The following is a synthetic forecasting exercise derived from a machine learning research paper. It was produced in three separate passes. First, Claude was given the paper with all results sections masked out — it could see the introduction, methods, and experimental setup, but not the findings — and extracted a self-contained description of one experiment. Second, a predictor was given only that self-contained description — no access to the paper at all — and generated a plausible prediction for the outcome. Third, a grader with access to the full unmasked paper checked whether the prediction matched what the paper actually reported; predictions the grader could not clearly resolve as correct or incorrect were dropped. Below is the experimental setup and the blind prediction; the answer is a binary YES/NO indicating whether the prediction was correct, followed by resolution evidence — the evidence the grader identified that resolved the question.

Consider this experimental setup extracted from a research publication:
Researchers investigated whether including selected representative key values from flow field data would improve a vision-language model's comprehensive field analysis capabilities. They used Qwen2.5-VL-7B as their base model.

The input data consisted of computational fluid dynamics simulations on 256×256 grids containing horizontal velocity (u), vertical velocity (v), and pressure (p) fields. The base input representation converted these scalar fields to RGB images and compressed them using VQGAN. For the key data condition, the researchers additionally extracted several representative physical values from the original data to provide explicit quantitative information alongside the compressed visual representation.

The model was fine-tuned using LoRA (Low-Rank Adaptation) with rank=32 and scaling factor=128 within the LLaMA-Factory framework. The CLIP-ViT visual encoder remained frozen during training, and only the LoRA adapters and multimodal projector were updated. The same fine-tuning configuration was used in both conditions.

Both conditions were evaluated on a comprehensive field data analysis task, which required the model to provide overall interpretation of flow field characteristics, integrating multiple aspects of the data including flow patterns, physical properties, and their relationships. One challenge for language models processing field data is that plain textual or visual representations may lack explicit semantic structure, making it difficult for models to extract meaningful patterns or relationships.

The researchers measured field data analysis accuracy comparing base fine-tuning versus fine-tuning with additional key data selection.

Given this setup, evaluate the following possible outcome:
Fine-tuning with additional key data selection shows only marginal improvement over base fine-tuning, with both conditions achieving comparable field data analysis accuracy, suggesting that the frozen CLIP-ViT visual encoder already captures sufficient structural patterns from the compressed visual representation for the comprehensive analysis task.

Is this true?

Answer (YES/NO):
* * *
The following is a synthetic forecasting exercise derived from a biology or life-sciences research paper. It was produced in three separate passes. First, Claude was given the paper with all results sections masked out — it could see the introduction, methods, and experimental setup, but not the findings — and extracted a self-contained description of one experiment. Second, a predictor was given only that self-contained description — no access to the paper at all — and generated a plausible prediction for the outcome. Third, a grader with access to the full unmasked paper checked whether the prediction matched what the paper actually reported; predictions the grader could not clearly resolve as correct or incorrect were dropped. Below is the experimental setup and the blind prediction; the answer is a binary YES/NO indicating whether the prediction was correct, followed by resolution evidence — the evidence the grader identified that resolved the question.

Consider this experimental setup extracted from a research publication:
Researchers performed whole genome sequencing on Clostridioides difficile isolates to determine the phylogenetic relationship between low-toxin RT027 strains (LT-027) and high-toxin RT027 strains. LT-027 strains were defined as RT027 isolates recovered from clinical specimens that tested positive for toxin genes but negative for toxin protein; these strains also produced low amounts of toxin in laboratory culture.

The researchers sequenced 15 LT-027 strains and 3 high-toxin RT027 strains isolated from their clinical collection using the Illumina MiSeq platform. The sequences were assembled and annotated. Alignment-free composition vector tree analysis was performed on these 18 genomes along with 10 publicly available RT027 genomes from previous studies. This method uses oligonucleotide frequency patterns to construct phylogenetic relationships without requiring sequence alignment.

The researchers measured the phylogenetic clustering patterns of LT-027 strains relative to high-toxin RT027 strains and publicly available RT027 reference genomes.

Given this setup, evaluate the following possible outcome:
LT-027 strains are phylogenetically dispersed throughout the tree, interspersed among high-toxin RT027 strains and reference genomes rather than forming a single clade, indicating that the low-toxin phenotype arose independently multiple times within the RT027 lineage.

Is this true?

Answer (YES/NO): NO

- Description of the task
Extract all lines from the data in which "used" is found.

- Problem solution
Researchers investigated whether including selected representative key values from flow field data would improve a vision-language model's comprehensive field analysis capabilities. They used Qwen2.5-VL-7B as their base model.
The model was fine-tuned using LoRA (Low-Rank Adaptation) with rank=32 and scaling factor=128 within the LLaMA-Factory framework. The CLIP-ViT visual encoder remained frozen during training, and only the LoRA adapters and multimodal projector were updated. The same fine-tuning configuration was used in both conditions.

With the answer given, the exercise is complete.